Il avait dû se poser la question à haute voix car Desjani répondit aussitôt : « Ça explique sans doute pourquoi nos senseurs ont évalué que sa masse était nettement supérieure à celle des cuirassés syndics de la même classe, sans toutefois que son blindage soit plus épais. Il doit transporter quelque chose de très lourd.

— Une citadelle ?

— C’est ce que je crois. Du moins un bâtiment aux parois très épaisses, construites dans le matériau le plus dense que les Syndics ont pu trouver sans recourir aux éléments radioactifs. Leurs dirigeants voulaient pouvoir s’y barricader en cas d’urgence.

— Les imbéciles ! grommela Geary. Ralentir un cuirassé au point qu’il ne peut plus échapper à ses poursuivants, et cela au nom de leur sécurité. »

Le contact du détachement Un et du cuirassé syndic avait de bonnes chances d’être peu mouvementé puisque les deux formations se croiseraient en trombe, sans réagir, hors de portée de leurs armes respectives. Mais la flottille syndic, elle, n’était plus qu’à deux minutes-lumière du cuirassé.

« Malédiction ! » Geary serra le poing de dépit. « Les syndics se maintiennent à une vélocité de 0,15 c. »

Desjani eut un geste d’impuissance. « Ils arrivent sur lui selon un angle oblique de sorte que leur vitesse relative n’est que de 0,08 c.

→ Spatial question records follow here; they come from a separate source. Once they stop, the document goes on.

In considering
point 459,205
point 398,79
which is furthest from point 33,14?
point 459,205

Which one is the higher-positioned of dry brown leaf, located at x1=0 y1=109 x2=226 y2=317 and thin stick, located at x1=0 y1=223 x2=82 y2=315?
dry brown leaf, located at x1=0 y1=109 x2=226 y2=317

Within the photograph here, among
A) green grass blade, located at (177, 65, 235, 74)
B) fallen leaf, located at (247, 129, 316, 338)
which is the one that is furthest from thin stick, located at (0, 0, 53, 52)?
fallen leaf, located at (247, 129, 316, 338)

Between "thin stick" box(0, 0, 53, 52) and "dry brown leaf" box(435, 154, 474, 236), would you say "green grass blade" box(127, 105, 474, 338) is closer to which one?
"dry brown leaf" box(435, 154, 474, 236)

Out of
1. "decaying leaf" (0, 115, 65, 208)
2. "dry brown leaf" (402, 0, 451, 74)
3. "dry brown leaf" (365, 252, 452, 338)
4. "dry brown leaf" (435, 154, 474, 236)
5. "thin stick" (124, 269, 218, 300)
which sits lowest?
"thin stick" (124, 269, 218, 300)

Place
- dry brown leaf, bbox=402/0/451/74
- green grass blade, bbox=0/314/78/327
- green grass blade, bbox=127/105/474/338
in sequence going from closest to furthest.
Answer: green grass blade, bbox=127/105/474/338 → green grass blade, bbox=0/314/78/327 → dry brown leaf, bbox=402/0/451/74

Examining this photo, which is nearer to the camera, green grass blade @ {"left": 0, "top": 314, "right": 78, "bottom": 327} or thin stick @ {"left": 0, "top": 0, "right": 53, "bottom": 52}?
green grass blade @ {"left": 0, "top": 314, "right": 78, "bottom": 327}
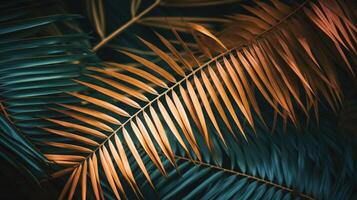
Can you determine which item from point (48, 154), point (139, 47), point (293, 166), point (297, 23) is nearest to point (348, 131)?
point (293, 166)

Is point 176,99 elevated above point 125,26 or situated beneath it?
situated beneath

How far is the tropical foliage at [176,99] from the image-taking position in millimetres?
689

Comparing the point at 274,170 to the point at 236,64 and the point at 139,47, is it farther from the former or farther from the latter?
the point at 139,47

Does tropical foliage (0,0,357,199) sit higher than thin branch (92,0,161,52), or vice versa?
thin branch (92,0,161,52)

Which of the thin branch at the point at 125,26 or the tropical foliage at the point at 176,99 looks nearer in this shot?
the tropical foliage at the point at 176,99

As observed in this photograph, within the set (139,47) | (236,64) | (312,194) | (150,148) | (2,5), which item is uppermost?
(2,5)

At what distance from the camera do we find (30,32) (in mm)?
735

Largement suffisant pour les viser.

— Mais Duellos devra freiner serré, sinon il croisera leur trajectoire à une vitesse combinée de 0,3 c. Comment pourrait-il toucher une cible à ce train ? »

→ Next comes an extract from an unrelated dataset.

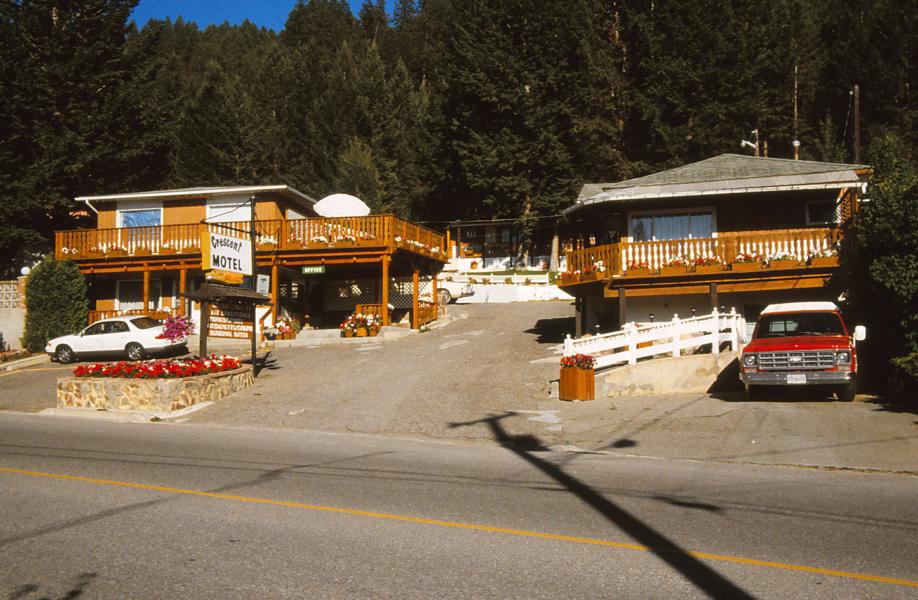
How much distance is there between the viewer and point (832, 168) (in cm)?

Desjani transmit la question à sa vigie des systèmes de combat, qui secoua la tête. « La compensation des distorsions relativistes serait inefficace, amiral. Ses chances de faire mouche seraient de cinq pour cent au maximum, et probablement inférieures.

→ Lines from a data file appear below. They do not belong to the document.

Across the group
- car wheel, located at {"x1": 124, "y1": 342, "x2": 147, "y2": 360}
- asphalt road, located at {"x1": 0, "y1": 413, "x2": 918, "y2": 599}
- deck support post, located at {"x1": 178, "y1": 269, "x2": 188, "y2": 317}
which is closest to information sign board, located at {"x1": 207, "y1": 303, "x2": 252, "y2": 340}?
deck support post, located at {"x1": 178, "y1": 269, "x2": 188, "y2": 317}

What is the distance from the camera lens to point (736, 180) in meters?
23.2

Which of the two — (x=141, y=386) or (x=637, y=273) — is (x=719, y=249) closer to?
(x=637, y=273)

— Il freine ! » s’exclama Desjani.

L’écran de Geary affichait la même information. Duellos avait fait pivoter ses vaisseaux une heure et cinq minutes plus tôt, de manière à orienter vers l’avant leurs principales unités de propulsion, puis il avait entrepris de réduire leur vélocité aussi vite que le permettaient leur structure et leurs tampons d’inertie.

« Duellos n’est pas passé loin, ajouta Desjani avec admiration. Il devrait retomber à une vitesse combinée relative convenable par rapport aux Syndics, juste à temps pour retourner ses vaisseaux avant la passe de tir. »

Geary dut reconnaître que la familière formation syndic en parallélépipède était disposée cette fois de manière plutôt futée. Shalin avait déployé ses bâtiments en une sorte de boîte étroite dont la largeur occupait l’avant. Trois cuirassés défendaient chacun de ses angles. Au centre, les seize croiseurs de combat formaient un amas dont la puissance de feu multipliée compenserait la faiblesse de leur blindage plus léger et de leurs boucliers moins puissants. Les soixante et un croiseurs lourds étaient répartis de manière à renforcer les groupes, déjà formidables, des cuirassés qui formaient les angles et des croiseurs de combat du centre. Des essaims de croiseurs légers et d’avisos étaient disséminés dans les intervalles séparant les cuirassés des croiseurs de combat. Il n’existait tout bonnement aucun point faible que les croiseurs de combat du détachement Un pussent pilonner. « Il semble que Duellos ait viré de bord pour frapper un des coins inférieurs. »

Desjani hocha la tête. « Vous tendez à vous attaquer de préférence aux coins supérieurs, de sorte qu’il cherche sans doute à déstabiliser les Syndics.